Eventually, Donaldson told me of his first trail encounter with Shaffer, at a hostel in Tennessee. “He was going to just hike past the hostel,” Donaldson said, “but we were grilling burgers and the smell wafted down to the trail. Earl did a double take and turned back, toward us. Then four of us stayed up until midnight that night, listening to him tell stories under the yellow bug light on the porch.”

Later, Donaldson hiked through Maine with Shaffer.
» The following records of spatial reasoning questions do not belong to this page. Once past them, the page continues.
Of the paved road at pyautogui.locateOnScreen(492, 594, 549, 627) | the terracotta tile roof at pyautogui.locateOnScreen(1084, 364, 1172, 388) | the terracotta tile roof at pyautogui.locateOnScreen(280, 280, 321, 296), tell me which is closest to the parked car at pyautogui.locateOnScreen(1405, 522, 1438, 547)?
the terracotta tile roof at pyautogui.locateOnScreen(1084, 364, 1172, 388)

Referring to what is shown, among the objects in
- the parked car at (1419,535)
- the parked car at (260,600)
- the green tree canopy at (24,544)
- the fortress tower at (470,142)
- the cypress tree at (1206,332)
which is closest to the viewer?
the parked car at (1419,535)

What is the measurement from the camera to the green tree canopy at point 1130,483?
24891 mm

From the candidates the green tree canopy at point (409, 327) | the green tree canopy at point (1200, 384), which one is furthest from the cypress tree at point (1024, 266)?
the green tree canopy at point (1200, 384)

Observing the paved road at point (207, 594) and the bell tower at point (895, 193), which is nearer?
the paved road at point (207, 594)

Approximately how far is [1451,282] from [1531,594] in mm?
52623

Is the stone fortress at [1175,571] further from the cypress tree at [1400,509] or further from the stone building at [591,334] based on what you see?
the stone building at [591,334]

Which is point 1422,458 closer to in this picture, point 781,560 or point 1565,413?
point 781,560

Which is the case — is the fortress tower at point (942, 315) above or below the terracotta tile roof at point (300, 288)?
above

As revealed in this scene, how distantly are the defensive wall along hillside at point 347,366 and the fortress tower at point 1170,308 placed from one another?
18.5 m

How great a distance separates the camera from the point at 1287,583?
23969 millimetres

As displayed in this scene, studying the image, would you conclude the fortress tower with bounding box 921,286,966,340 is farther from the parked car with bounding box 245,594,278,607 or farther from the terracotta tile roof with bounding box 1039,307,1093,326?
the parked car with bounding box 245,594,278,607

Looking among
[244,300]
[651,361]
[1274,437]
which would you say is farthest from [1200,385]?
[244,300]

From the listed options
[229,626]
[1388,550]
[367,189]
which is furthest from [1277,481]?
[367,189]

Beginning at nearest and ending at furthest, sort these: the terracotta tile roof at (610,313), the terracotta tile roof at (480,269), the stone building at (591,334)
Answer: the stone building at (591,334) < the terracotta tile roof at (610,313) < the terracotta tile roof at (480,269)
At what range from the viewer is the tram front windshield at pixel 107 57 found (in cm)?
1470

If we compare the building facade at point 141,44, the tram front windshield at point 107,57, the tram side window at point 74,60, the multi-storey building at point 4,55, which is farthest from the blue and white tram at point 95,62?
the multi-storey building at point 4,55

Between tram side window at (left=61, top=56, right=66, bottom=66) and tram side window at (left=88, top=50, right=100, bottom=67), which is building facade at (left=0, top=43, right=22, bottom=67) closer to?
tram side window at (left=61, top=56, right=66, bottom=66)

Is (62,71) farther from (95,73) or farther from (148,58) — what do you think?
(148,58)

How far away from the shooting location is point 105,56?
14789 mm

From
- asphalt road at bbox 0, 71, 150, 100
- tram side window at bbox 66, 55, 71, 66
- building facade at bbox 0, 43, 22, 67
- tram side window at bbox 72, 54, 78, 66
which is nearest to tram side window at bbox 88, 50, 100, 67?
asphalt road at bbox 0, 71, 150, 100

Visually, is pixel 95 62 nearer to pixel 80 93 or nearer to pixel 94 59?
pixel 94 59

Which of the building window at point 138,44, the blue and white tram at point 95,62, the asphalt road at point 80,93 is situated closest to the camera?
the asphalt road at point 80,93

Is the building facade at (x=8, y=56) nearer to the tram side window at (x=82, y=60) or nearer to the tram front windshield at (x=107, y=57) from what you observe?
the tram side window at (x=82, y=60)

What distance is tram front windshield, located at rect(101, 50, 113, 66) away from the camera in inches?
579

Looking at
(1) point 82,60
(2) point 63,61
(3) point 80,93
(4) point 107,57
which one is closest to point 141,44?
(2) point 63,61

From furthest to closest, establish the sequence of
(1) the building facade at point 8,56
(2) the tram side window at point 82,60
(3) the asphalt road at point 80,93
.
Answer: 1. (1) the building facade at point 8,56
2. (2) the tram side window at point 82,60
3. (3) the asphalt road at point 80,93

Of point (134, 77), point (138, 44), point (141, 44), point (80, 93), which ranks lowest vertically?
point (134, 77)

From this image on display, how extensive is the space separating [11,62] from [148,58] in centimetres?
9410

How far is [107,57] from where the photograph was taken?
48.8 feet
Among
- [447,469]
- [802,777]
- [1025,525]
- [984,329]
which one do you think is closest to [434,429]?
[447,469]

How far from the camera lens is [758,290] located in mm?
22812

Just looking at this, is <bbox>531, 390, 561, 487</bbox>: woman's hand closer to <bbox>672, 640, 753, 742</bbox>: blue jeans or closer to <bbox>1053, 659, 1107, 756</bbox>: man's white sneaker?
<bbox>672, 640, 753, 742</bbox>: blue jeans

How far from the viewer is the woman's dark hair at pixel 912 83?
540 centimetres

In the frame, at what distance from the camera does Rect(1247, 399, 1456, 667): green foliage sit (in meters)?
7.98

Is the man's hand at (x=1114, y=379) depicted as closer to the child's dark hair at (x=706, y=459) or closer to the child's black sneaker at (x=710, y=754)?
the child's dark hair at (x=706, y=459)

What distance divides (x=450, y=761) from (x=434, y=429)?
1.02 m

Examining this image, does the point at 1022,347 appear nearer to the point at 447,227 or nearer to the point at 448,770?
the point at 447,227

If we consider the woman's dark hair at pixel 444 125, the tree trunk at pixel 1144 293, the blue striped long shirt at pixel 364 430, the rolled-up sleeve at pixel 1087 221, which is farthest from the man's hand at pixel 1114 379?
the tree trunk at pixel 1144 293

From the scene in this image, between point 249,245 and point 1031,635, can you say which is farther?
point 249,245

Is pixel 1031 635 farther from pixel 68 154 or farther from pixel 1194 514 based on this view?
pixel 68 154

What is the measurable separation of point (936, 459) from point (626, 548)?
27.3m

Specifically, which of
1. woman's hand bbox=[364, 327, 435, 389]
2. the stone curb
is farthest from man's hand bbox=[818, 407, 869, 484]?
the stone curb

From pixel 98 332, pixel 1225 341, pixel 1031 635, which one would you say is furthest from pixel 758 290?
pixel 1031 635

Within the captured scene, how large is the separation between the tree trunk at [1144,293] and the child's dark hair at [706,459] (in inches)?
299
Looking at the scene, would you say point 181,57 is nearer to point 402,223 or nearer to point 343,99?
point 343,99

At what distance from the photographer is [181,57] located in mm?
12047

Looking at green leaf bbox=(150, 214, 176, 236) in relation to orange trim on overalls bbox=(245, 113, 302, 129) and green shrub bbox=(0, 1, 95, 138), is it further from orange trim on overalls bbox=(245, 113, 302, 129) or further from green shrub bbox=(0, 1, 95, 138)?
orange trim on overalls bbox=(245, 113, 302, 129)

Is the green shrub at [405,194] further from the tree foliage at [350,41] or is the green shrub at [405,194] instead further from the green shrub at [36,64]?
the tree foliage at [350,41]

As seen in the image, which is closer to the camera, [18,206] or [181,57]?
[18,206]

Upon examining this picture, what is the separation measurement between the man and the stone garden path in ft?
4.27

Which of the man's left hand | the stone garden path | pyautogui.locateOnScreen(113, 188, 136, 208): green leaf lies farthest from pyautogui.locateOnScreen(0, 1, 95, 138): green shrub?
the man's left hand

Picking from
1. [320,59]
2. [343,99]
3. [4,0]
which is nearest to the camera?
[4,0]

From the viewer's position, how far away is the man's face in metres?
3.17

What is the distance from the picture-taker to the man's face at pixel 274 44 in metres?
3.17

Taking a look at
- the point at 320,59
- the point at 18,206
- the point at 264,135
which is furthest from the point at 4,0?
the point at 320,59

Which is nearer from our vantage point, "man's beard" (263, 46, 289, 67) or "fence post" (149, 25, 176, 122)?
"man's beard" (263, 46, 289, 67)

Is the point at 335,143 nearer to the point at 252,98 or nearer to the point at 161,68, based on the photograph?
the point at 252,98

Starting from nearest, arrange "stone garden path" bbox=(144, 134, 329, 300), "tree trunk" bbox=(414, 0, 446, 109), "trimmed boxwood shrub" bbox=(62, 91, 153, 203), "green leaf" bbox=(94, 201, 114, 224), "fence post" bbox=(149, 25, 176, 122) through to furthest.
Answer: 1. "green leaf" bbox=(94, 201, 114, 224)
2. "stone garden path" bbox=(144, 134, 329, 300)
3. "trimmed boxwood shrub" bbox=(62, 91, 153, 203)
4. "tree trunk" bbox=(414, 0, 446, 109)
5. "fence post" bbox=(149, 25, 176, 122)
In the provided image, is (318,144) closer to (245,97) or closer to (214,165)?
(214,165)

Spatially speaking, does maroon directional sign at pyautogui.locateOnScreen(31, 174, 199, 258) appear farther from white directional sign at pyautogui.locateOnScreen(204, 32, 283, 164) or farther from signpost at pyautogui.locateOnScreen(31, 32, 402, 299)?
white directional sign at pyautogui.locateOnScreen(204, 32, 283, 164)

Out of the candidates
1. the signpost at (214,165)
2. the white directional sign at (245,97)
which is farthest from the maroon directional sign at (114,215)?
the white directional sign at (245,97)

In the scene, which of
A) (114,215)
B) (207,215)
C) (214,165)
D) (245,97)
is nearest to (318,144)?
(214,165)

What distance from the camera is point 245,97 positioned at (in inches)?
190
He was there when the Crazy One ascended Katahdin at age 79. “Earl was like a spider climbing a wall,” Donaldson says, remembering the last rubbly quarter-mile pitch. “He’d curl his fingers and grab onto a nubbin and claw himself up. He stopped to look for footholds. Sometimes he’d reach for a handhold and fail and climb downwards, looking for a new route. He wasn’t fast; he was an old man.”

Throughout his life, Shaffer had failed in so many of his ventures; he carried old grievances and jealousies. But he kept going, a flawed pilgrim bent on arriving.

Donaldson tells me, “Nothing was going to stop him.” And I think to myself that on another day, it could have been me out there. It could have been you. It could have been Jim McNeely, even. After all, hikers are mostly the same: clambering inexpertly along, freighting our sins and shortcomings to the summit, just trying to reach a warm pile of rocks bathed in the first rays of the rising sun.